WORK TO BE COMPLETED:
Considering every line below, count those with the word "United" and give only the result.

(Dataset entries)
.....

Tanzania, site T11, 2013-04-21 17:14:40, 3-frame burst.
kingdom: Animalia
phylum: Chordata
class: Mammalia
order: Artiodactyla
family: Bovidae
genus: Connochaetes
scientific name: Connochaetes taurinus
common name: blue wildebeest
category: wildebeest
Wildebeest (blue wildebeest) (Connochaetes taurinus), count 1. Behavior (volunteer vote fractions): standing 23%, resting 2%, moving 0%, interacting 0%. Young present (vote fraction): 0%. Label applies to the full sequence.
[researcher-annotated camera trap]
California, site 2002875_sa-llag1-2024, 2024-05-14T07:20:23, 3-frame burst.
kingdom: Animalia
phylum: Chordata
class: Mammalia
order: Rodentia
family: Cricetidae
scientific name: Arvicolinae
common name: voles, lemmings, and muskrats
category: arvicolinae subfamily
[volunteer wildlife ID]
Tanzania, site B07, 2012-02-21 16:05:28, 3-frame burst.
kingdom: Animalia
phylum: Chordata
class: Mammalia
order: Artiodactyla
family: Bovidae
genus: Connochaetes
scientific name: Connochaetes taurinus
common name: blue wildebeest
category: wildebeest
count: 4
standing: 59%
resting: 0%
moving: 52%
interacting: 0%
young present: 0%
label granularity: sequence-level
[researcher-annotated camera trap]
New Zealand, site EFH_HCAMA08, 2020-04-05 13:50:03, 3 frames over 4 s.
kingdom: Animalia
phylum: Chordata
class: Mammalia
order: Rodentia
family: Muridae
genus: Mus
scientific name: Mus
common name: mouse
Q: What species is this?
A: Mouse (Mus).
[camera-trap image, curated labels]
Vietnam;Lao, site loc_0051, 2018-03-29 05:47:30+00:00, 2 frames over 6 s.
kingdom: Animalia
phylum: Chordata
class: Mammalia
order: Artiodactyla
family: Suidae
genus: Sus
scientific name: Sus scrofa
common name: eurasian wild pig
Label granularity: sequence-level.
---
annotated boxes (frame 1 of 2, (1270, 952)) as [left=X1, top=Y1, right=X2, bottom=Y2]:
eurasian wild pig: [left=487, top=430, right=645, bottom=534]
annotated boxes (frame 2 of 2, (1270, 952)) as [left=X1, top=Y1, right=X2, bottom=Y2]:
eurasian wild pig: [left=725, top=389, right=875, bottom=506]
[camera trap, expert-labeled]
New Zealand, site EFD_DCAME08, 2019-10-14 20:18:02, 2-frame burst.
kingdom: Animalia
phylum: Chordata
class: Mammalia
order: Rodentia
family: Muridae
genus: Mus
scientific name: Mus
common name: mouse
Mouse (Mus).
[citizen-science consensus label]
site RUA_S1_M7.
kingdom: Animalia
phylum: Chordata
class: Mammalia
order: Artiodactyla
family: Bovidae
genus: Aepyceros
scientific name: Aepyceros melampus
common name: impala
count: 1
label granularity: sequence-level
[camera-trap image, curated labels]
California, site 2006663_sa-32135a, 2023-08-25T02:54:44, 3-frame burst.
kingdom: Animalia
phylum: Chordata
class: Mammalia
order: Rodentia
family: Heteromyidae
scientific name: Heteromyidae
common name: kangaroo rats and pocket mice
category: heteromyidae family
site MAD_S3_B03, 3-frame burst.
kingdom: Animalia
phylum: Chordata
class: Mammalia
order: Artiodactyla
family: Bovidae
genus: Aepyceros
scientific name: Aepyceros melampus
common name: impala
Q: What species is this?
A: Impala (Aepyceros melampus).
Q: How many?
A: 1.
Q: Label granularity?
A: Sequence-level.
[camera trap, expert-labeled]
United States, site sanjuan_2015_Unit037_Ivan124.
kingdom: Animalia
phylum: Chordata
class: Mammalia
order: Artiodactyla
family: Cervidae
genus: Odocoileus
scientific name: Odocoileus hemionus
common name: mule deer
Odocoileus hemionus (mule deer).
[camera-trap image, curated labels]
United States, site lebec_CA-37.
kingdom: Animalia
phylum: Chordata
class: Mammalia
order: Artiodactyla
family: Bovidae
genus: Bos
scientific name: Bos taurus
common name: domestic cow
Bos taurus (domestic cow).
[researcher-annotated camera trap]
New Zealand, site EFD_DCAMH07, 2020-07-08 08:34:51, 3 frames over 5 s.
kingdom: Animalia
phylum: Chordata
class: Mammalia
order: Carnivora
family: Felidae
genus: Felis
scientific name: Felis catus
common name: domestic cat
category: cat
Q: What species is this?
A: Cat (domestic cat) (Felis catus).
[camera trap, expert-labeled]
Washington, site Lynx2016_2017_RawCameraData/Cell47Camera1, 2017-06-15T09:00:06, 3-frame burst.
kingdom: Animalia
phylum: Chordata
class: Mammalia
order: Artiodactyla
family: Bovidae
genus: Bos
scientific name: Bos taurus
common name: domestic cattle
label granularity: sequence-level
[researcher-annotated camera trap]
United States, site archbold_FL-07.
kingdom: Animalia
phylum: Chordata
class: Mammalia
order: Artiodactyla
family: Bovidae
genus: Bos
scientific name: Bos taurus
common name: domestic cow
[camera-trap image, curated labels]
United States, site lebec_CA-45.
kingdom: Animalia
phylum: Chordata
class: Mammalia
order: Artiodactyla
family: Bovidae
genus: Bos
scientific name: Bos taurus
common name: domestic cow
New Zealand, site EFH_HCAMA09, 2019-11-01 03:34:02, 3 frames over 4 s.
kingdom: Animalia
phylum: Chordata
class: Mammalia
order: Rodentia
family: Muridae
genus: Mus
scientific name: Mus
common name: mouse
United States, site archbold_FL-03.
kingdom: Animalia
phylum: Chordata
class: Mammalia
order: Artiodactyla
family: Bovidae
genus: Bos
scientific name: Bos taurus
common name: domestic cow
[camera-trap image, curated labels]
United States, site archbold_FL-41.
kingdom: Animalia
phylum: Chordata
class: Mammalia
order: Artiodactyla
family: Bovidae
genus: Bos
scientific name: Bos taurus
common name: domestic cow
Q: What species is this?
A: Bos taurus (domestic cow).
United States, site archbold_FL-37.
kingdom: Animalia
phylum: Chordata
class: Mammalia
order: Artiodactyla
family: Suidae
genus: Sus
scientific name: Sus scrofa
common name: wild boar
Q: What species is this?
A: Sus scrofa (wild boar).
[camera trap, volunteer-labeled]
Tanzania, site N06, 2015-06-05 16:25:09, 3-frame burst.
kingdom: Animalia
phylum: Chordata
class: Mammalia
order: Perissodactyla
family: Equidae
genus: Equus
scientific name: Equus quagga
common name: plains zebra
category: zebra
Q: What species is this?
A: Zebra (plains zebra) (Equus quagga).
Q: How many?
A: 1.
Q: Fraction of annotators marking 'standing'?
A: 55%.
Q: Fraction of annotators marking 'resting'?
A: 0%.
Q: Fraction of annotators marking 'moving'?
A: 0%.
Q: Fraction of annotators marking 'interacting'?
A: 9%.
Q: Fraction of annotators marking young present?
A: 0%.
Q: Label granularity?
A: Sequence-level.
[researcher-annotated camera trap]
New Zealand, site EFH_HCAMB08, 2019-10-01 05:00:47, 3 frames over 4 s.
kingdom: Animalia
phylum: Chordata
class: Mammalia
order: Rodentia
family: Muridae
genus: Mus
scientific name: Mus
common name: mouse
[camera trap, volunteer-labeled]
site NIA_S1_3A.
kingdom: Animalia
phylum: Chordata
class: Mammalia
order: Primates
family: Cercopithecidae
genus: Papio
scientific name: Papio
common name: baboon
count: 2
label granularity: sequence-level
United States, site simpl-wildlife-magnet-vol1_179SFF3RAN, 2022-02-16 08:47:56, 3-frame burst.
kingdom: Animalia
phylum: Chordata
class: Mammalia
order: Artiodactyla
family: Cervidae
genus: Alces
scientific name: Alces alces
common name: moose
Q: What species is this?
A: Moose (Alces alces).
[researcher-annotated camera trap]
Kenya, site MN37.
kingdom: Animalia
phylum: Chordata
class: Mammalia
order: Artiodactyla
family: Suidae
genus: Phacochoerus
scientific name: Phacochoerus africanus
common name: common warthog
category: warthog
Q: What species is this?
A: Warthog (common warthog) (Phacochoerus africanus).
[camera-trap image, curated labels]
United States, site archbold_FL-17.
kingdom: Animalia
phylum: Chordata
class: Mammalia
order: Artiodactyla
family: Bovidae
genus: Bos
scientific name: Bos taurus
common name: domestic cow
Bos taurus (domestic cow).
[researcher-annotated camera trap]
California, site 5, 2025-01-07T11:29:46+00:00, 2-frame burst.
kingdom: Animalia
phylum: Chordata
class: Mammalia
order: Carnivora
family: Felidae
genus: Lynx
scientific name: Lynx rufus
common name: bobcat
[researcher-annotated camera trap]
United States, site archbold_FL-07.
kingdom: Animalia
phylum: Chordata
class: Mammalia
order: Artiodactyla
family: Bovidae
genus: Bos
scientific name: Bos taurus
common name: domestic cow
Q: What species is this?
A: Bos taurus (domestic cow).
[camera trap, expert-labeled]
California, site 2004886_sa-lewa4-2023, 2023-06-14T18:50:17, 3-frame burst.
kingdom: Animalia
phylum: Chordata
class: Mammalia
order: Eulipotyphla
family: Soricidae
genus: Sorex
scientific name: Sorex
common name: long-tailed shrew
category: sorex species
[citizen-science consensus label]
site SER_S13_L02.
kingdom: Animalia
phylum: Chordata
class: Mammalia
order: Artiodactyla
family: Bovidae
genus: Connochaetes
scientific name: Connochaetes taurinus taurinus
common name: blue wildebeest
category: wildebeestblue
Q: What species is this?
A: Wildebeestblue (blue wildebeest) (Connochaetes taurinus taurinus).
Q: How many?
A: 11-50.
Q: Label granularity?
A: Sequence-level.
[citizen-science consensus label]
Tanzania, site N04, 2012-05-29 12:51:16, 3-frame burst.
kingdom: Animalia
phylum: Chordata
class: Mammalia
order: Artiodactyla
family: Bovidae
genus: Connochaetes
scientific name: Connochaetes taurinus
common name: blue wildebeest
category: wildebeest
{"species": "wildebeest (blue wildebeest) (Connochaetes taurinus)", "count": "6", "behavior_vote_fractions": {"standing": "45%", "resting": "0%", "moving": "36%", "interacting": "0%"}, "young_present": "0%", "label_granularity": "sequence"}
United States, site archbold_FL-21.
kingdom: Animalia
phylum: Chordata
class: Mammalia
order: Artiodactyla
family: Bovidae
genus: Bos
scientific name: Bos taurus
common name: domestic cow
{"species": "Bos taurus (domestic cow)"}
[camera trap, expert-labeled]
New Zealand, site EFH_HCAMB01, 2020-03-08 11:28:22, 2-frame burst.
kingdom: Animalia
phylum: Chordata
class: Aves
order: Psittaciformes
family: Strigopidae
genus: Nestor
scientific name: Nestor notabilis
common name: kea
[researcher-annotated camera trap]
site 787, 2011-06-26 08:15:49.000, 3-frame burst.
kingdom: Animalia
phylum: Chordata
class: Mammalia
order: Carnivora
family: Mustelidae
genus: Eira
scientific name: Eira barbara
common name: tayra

.....

WRITTEN SOLUTION:
11